At the block level a TRIPS processor can still function much like a conventional processor. Blocks can be executed out of order, speculatively, or in parallel. They have also defined TRIPS as a polymorphous architecture meaning the configuration and execution dynamics can be changed to best leverage the available parallelism. If code is highly parallelizable it might make sense to allow bigger blocks mapped. However, by performing these type of operations at the level of a block instead of for each individual instruction the overhead is theoretically drastically reduced.
There is some flexibility in how the hardware can be utilized. For some types of software with a high degree of parallelism you may want very large blocks, when there is less data level parallelism available it may be better to schedule multiple blocks onto the substrate simultaneously.
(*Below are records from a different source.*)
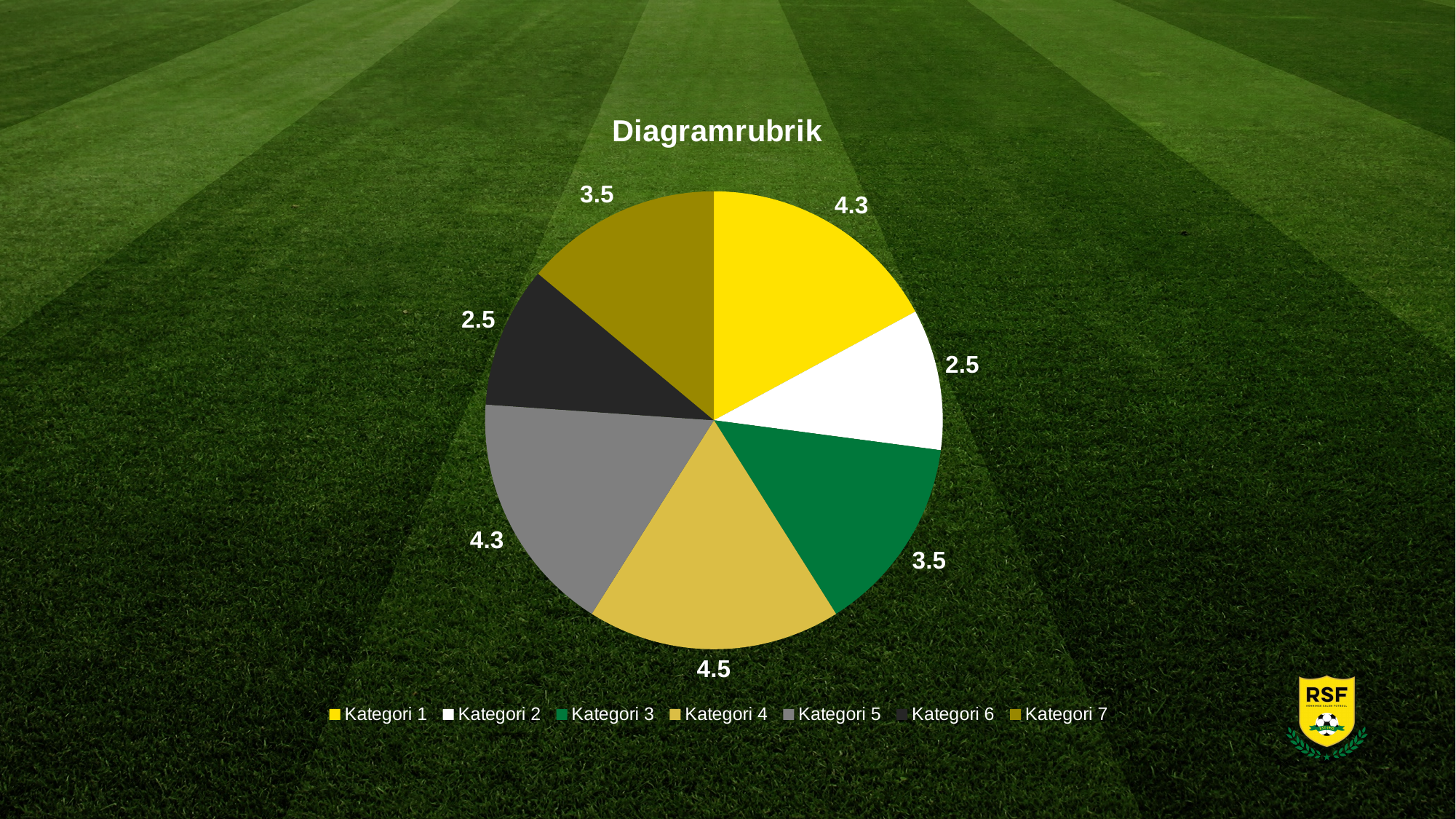
What is the value for Kategori 6? 2.5 Which category has the largest slice? Kategori 4 What is the value for Kategori 3? 3.5 What colour is the slice for Kategori 2? White What kind of chart is shown on the slide? Pie chart What is the value for Kategori 4? 4.5 What is the difference between the values for Kategori 4 and Kategori 2? 2 Which is larger, the value for Kategori 5 or the value for Kategori 6? Kategori 5 How many categories does the pie chart have? 7 What is the difference between the values for Kategori 1 and Kategori 7? 0.8 What is the title of the chart? Diagramrubrik What is the value for Kategori 1? 4.3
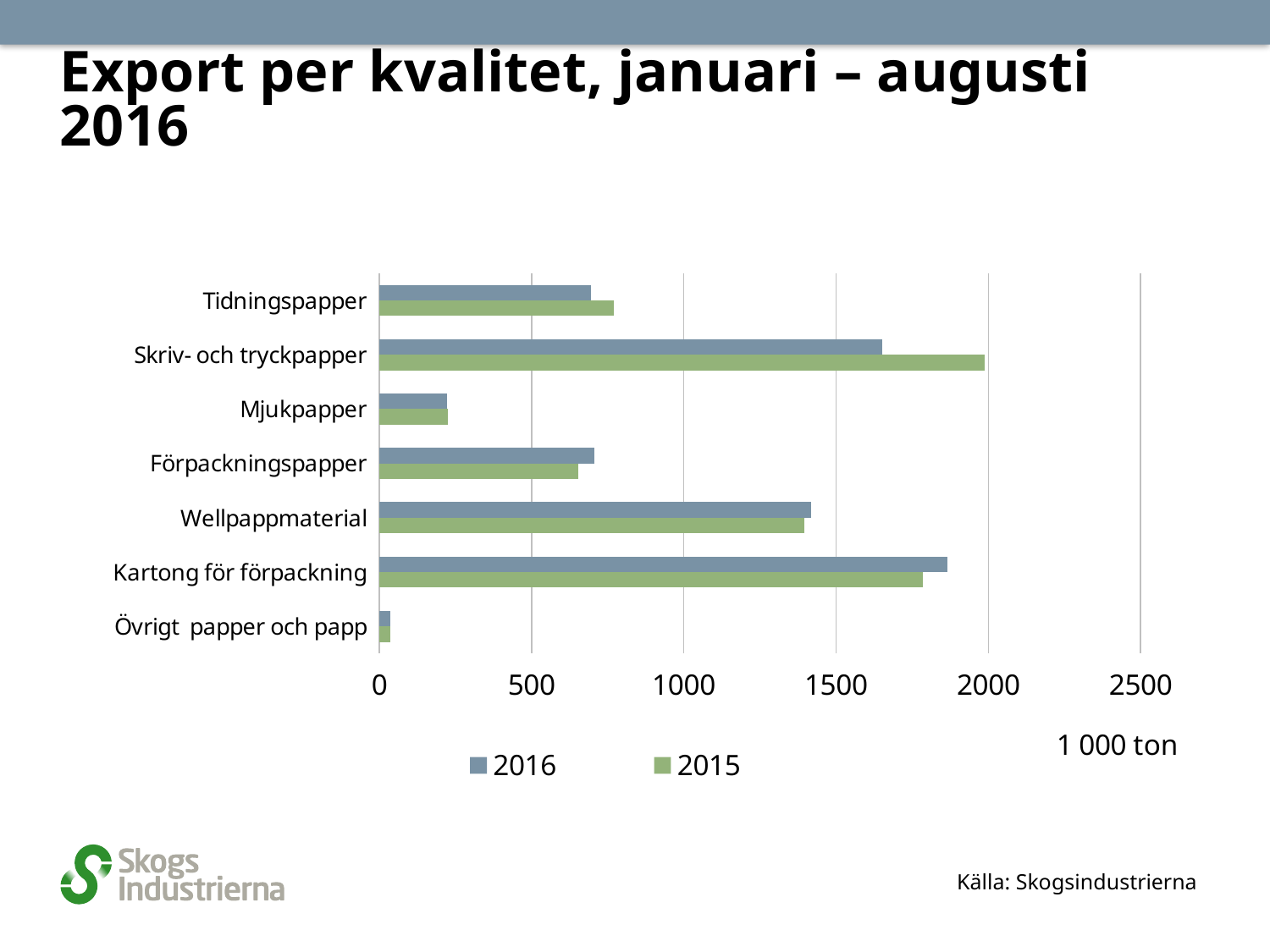
How many product categories are shown on the chart? 7 What unit is shown for the values on the chart? 1 000 ton Which category has the highest value for 2015? Skriv- och tryckpapper How many series does the legend list? 2 Is the 2016 value for Tidningspapper greater or less than 1000? less Which category has the highest value for 2016? Kartong för förpackning For Skriv- och tryckpapper, which year has the larger value, 2016 or 2015? 2015 Which category has the lowest value for 2016? Övrigt papper och papp Is the 2015 value for Skriv- och tryckpapper greater or less than 1500? greater Is the 2016 value for Mjukpapper greater or less than 500? less What kind of chart is shown on the slide? Bar chart For Kartong för förpackning, which year has the larger value, 2016 or 2015? 2016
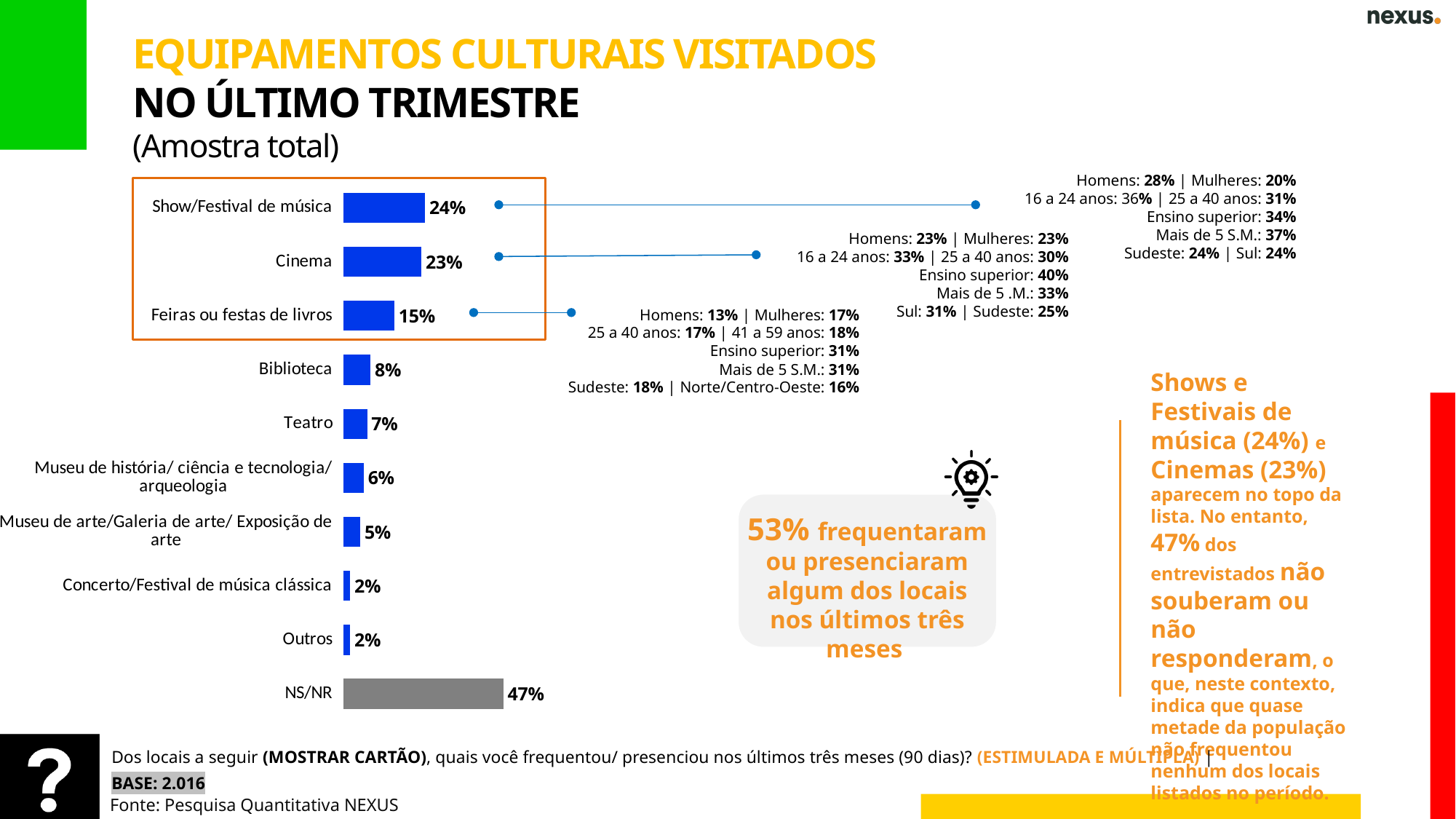
What is the difference between the values for Feiras ou festas de livros and Biblioteca? 7% Which bar in the chart is coloured grey rather than blue? NS/NR What is the value for NS/NR? 47% Which category has the highest value among the blue bars? Show/Festival de música What is the difference between the values for Show/Festival de música and Cinema? 1% What is the value for Biblioteca? 8% Which is larger, the value for Teatro or the value for Museu de arte/Galeria de arte/ Exposição de arte? Teatro How many categories are shown in the chart? 10 What is the value for Cinema? 23% What is the value for Feiras ou festas de livros? 15% What kind of chart is shown on the slide? bar chart Which category has the highest value in the chart? NS/NR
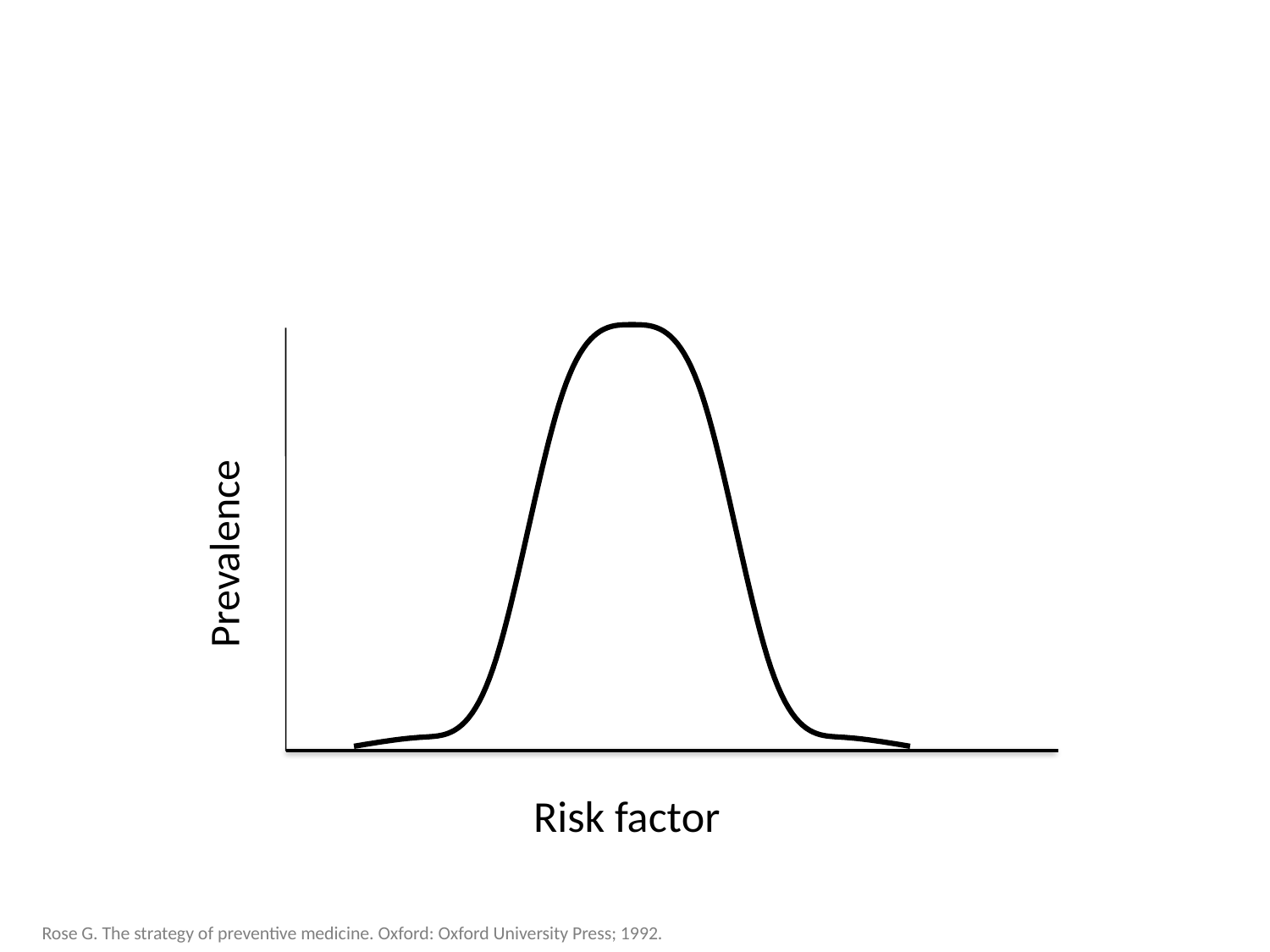
What is the label of the x axis? Risk factor How does the curve behave as the risk factor increases along the x axis? rises to a peak in the middle, then falls How many curves are plotted on the chart? 1 What is the label of the y axis? Prevalence What kind of chart is shown on the slide? line chart Is prevalence higher at the middle of the risk factor range or at the extremes? middle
I'm not sure how the prototype is implemented but the designers have several papers available where they discuss how a TRIPS style architecture can be adapted to perform well on a wide gamut of software.
Oh, and before someone points this out for me, you have to imagine that the routing requirements are VASTLY improved. Imagine a grid of ALU's each connected by a single bus, (simple,) rather than 128 bypass busses all multiplexed in to each ALU. (chaos! don't forget the MUX logic!) You map one instruction to one (virtual) ALU, rather than one result to a (virtual) register. Then you pipeline/march each instruction with its partial data down the grid until all the inputs come in. Instructions continually cascade in the top of the grid, and commit out the bottom. But their results are available to feed other instructions as soon as they are computed! Never have to wait for a MUX or a bus or what-have-you. Plus, you can clock the whole thing EXTREMELY fast, because you don't have these wire-delays from difficult routing requirements.